You recently collaborated with Emilie Renard (Director of La Galerie Noisy-le-Sec) on a show presented at the project space Occidental Temporary near Paris (11 September - 20 November 2016)—can you tell me more about the idea behind the show and also about the process you used with Emilie?

BS2016-11-16 19:28 GMT+01:00

Yes it was a strange thing to see these events take place. I remember when I got to Christchurch in 2015, how the devastation caused by the 2011 earthquakes was already covered up by new urban plans and yet still quite significant when you got to talk to people. This was also why for my project at The Physics Room I decided to use fantasy as I knew I wouldn’t have any concrete knowledge before I got there; a post-traumatic context is a difficult thing to grasp.

I agree with you on the importance of engaging with one’s convictions in the way we work with people. I also believe in strategies more than in literal content when it comes to curating or writing, especially with my feminist concerns. The project 'Œil de Lynx & Tête de Bois' curated with Emilie Renard at Occidental Temporary is a good example.

We started with the specificity of the space, working with its duality as both the set of the film of Neil Beloufa and the white cube constructed adjacently. From this starting point, we used the French film by Jacques Rivette Celine and Julie go boating (1974) as a sort of reference-script, because it reflected our condition—two women working together and the process of improvisation and co-writing with the artists we invited to be part of the project. Something I interpret as a form of resistance against infrastructures. We built the exhibition as a sort of non-linear scenario with the artists. The project featured 14 artists from both sexes, a very wide range of age and origin. Many worked in situ (Martine Aballéa, France Valliccioni, Celine Vaché-Olivieri, Jagna Ciuchta) or from a distance (David Horvitz, Jiri Kovanda, Marie-Michelle Deschamps). We had a lot of fun doing it, which I think is also very important!

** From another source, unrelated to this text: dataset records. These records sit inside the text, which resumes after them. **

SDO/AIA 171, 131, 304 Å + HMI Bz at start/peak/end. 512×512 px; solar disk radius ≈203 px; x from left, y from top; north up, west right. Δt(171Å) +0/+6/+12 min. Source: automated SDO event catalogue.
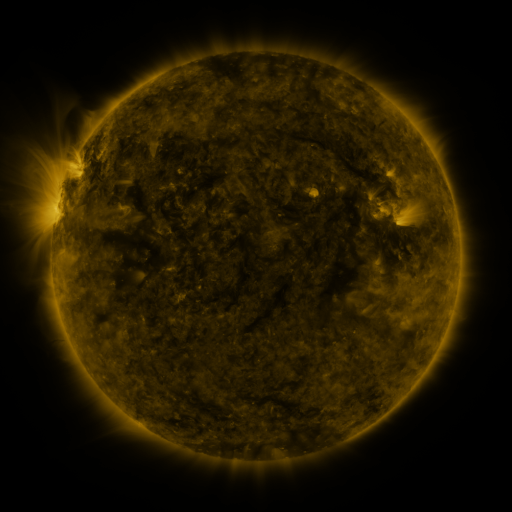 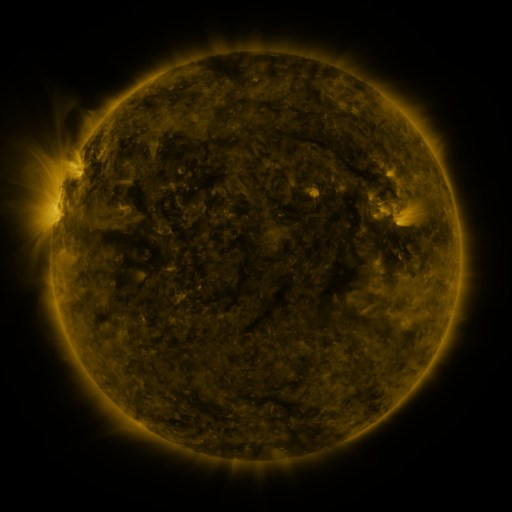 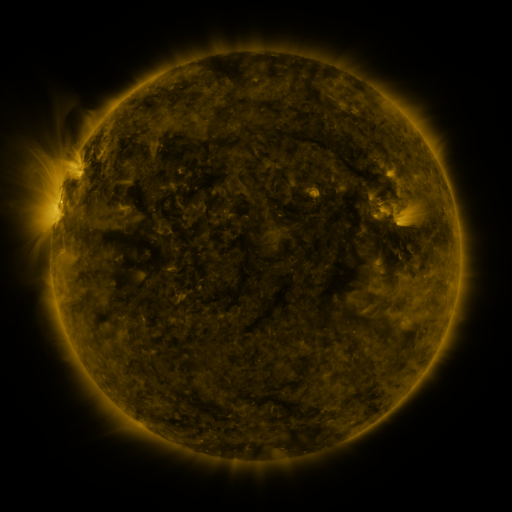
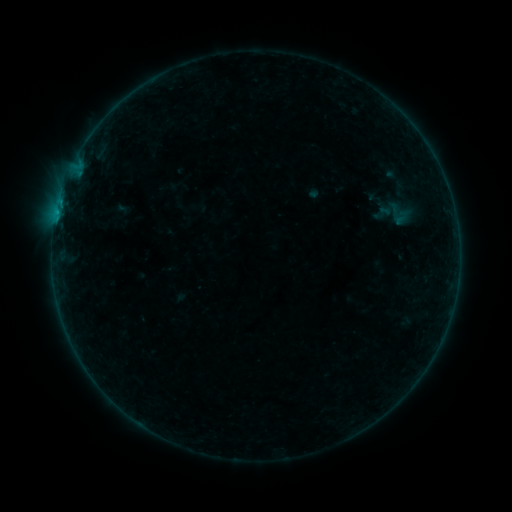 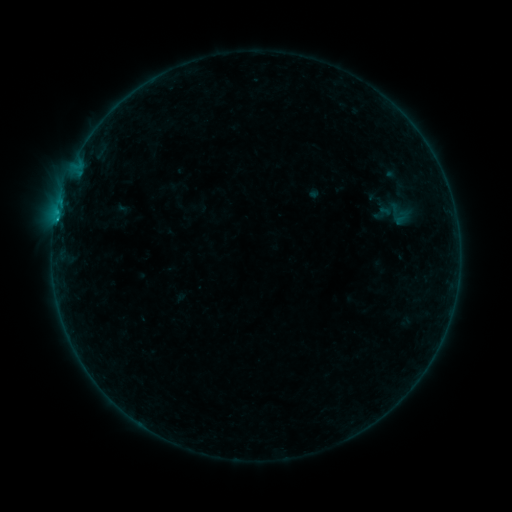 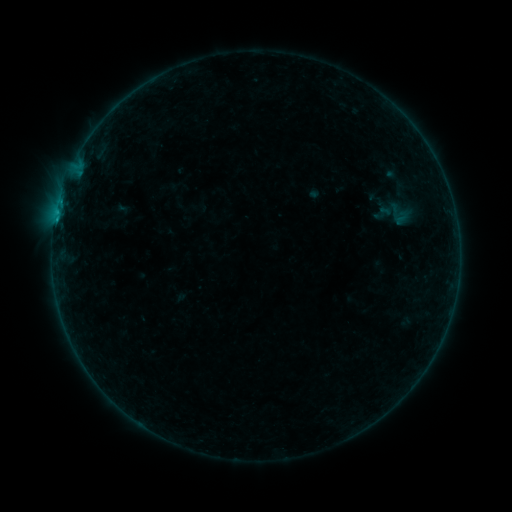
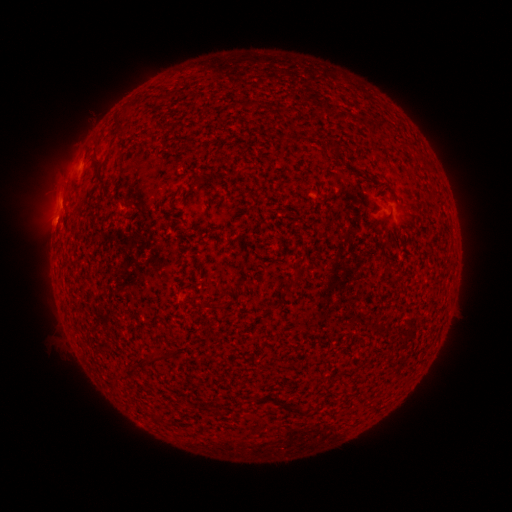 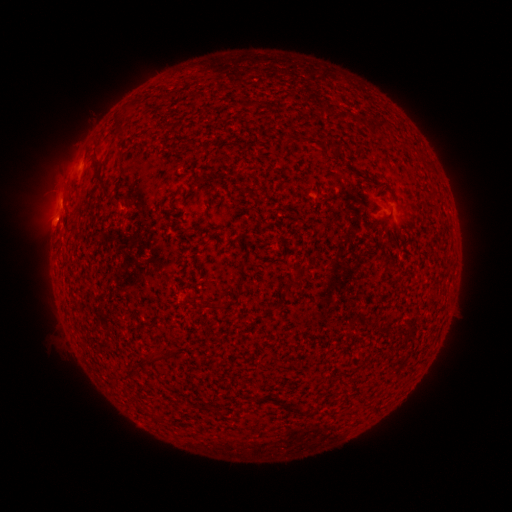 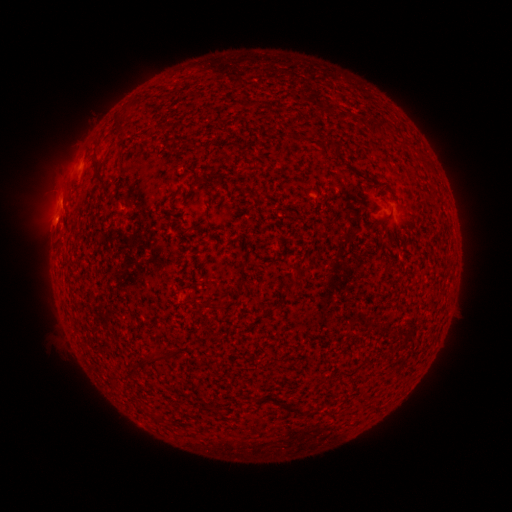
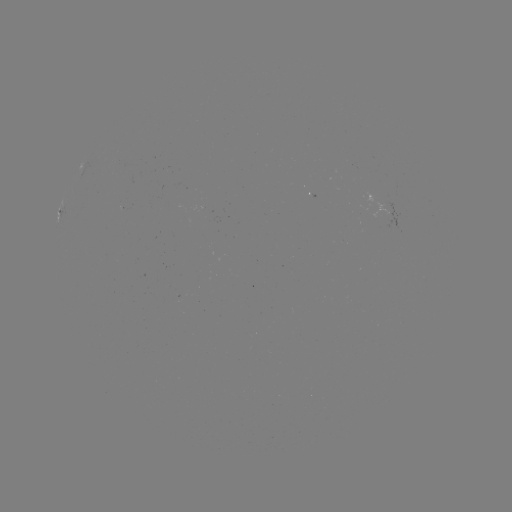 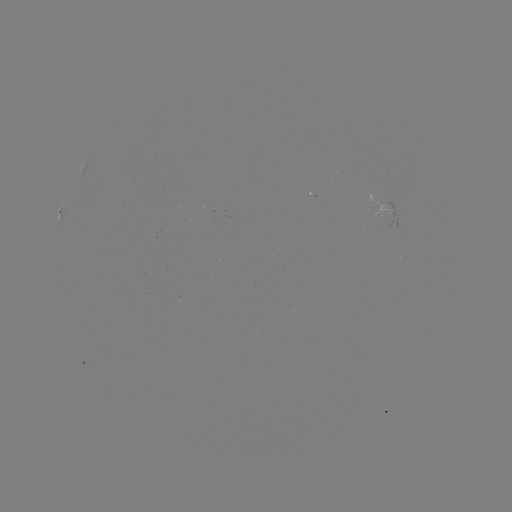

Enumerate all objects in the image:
B2.1 flare: (57, 221)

Maybe you could tell me a bit about what’s coming up next for you?

CR2016-11-18 15:10 GMT+01:00

Funny you mention fun, I think it is a very important part of the equation but I also think more and more that the fun is taken out of the professionalised art world as it has come to be. I have been writing a bit lately, which I enjoy immensely as a thinking tool, but I have also been compiling job applications (enough with the freelancing for me!). It is a terrible and alienating exercise, especially because in most instances you are totally isolated in the process and if you are not selected—the case 98% of times—there is no feedback available and you feel a sense of defeat that usually prevents you even from talking to people about it, hence increasing the sense of alienation, frustration and stagnation.

I increasingly feel the need to re-invent the wheel: since as it is, it is not possible to continue. Art has always been a place of dissent, not of complacency, and I look forward to what we will collectively be able to do to change things; especially in a social, political, financial landscape that is so worrying as well as dysfunctional. I am going to start to talk more openly about problems I encounter and maybe my CV will soon be made up not only of the successes but also the rejections, the interviews and the things that didn't lead to job positions but that required a lot of emotional labour.

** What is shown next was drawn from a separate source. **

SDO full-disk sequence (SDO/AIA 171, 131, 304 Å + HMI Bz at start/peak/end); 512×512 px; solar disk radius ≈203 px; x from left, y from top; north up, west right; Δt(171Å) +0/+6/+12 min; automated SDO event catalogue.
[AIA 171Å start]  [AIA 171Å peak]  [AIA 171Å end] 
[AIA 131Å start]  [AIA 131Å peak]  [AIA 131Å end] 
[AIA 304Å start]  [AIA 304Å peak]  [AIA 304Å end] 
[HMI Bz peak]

I hope this is not too much of a glum way to finish this piece. I will forward you and Pauline some video stills from Tahi Moore’s works to illustrate our conversation. Tahi is an artist I met while I lived in Auckland, I have worked with him many times now. I look up to him and I am always amazed at the way he manages to weave together complex thoughts. I look forward to continuing the conversation with him and you too, Barbara.

01. Nuit Debout was a public assembly that started on 31 March 2016 which occupied Place de la République in Paris and then many other squares in other French cities, bringing together students, unemployed, migrants, workers and people to protest against the proposed labour law (referred to as El Khomri or Loi travail).